• _Problem description_
Set down exactly the lines in the records below that run from the line with "Vietnam;Lao, site loc_0975, 2020-02-27" to the line with "A: Eurasian wild pig (Sus scrofa).", inclusive, and nothing more.

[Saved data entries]
══════════════════════════════

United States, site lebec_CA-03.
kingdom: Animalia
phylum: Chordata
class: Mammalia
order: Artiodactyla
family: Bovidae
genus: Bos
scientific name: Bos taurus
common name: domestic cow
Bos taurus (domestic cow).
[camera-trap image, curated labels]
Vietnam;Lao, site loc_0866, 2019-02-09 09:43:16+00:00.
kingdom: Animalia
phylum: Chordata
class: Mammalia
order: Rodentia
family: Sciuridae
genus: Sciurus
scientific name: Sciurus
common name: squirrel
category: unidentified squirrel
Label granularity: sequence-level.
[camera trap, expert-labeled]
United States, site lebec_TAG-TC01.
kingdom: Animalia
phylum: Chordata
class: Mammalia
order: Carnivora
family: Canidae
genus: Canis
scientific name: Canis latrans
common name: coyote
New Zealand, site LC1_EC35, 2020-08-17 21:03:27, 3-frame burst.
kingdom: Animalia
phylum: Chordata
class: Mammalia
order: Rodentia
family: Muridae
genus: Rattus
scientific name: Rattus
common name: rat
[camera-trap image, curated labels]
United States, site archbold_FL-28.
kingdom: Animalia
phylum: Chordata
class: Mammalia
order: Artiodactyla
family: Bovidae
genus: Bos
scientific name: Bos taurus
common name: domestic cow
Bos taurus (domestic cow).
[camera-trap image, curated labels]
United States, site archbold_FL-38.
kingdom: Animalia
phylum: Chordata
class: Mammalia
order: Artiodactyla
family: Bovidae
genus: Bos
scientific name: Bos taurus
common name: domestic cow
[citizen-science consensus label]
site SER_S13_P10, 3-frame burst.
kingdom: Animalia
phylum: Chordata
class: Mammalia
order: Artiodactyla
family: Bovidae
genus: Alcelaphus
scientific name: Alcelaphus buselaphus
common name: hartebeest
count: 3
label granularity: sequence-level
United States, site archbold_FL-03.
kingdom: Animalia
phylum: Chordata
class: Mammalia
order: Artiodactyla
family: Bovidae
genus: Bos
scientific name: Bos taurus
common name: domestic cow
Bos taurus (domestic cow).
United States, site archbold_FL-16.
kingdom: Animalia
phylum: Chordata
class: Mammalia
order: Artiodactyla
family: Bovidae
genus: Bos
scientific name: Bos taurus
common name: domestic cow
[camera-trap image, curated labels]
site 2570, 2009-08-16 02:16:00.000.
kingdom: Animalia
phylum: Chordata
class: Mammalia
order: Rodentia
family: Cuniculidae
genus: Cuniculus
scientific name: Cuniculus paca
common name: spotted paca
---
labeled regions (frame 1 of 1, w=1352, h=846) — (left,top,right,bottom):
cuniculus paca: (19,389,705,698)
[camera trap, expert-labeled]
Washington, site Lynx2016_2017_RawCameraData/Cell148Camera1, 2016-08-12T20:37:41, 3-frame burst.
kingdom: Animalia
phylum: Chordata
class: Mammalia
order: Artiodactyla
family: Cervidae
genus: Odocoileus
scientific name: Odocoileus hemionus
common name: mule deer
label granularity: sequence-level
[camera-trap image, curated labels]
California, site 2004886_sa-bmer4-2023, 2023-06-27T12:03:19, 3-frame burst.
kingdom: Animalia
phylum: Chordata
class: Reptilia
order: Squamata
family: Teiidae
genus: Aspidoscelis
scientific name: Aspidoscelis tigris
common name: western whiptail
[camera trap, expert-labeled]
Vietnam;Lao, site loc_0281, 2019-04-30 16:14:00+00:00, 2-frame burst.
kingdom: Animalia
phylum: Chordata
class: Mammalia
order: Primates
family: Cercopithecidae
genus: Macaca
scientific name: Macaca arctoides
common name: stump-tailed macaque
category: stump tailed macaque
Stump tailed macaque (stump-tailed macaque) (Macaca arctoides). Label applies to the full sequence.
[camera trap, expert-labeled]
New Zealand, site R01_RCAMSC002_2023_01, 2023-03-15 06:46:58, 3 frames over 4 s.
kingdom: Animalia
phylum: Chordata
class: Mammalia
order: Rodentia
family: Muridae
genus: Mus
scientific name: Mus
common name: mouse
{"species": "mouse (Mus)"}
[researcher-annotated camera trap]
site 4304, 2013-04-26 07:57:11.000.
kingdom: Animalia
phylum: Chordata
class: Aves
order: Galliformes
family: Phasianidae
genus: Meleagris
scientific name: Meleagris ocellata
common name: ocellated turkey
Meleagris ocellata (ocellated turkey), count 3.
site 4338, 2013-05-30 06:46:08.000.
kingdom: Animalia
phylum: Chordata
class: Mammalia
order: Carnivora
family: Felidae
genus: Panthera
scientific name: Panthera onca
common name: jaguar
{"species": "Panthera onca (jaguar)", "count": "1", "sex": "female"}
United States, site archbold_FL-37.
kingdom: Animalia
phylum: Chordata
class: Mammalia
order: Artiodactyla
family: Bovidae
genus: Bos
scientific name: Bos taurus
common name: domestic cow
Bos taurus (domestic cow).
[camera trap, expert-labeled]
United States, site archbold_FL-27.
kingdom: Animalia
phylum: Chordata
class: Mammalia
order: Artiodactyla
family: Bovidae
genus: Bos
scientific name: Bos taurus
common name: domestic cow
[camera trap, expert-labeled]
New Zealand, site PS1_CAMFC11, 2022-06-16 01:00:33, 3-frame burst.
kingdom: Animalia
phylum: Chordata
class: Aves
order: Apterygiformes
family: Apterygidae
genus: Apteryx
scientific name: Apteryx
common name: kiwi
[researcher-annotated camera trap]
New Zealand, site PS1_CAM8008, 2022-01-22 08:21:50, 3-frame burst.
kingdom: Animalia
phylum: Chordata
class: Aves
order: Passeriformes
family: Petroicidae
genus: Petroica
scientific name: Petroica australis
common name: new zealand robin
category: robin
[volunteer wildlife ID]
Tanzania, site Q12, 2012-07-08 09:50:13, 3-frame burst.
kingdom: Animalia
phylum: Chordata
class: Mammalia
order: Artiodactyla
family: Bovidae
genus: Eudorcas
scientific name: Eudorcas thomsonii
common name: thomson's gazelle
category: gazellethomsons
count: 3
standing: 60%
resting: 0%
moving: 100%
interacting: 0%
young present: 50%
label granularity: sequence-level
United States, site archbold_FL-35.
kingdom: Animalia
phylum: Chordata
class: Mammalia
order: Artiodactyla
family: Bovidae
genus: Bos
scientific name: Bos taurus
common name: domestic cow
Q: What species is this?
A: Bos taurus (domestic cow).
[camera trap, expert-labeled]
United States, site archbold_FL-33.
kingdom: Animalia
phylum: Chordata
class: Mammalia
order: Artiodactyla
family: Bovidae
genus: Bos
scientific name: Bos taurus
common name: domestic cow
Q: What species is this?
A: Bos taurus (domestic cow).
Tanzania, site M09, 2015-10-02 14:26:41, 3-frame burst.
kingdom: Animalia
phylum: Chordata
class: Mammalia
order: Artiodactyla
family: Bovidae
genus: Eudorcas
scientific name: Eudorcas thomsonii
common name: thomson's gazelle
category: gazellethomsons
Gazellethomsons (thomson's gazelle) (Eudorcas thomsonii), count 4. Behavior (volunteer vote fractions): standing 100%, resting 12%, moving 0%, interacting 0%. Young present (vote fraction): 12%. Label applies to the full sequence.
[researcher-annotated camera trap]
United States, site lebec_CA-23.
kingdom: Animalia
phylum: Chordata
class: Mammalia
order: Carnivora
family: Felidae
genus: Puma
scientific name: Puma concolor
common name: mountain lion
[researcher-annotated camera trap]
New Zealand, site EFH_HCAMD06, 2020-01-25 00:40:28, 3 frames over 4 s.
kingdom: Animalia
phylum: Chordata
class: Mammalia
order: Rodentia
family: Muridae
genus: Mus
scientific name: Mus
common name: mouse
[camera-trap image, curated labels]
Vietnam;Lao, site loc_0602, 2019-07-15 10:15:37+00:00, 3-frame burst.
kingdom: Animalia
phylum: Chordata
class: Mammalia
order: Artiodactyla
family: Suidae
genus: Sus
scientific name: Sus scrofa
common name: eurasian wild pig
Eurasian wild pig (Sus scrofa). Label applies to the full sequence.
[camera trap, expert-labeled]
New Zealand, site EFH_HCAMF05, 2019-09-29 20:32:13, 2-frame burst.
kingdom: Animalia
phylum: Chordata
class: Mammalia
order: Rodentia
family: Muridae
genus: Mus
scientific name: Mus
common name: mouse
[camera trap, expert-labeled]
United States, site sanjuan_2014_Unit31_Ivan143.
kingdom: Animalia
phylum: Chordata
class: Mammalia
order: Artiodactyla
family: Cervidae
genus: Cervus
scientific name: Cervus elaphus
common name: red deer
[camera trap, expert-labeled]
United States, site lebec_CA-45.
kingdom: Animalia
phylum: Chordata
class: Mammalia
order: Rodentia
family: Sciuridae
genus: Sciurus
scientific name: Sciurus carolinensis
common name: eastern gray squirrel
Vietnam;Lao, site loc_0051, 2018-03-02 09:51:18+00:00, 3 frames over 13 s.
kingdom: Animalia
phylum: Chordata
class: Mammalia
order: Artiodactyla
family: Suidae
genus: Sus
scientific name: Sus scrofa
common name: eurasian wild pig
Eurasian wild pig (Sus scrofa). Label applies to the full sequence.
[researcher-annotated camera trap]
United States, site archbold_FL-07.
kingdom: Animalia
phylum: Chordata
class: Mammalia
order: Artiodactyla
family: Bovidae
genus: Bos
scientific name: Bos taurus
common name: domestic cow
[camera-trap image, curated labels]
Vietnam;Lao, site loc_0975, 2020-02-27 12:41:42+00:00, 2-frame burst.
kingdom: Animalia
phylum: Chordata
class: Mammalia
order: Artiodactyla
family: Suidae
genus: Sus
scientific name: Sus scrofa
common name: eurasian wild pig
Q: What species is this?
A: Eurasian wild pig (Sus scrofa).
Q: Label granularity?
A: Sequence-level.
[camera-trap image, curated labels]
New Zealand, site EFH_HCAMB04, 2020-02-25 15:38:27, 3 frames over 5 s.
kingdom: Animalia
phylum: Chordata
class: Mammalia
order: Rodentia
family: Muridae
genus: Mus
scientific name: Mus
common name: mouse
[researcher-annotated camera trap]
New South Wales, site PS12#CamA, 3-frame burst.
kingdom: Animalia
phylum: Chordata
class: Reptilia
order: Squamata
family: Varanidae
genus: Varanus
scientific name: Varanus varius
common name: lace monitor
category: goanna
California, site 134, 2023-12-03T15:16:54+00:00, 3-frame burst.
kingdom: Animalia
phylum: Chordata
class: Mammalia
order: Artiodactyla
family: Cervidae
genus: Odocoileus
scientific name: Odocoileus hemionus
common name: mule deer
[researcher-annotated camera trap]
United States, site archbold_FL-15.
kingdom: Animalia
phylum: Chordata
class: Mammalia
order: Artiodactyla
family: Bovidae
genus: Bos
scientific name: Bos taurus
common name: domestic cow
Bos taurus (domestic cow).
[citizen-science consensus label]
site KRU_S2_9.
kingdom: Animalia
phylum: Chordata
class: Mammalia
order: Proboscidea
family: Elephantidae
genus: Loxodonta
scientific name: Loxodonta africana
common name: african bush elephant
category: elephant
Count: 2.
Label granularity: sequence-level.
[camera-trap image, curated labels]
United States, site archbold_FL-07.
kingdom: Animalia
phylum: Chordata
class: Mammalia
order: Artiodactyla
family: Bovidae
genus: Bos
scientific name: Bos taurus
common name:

══════════════════════════════

• _Answer section_
Vietnam;Lao, site loc_0975, 2020-02-27 12:41:42+00:00, 2-frame burst.
kingdom: Animalia
phylum: Chordata
class: Mammalia
order: Artiodactyla
family: Suidae
genus: Sus
scientific name: Sus scrofa
common name: eurasian wild pig
Q: What species is this?
A: Eurasian wild pig (Sus scrofa).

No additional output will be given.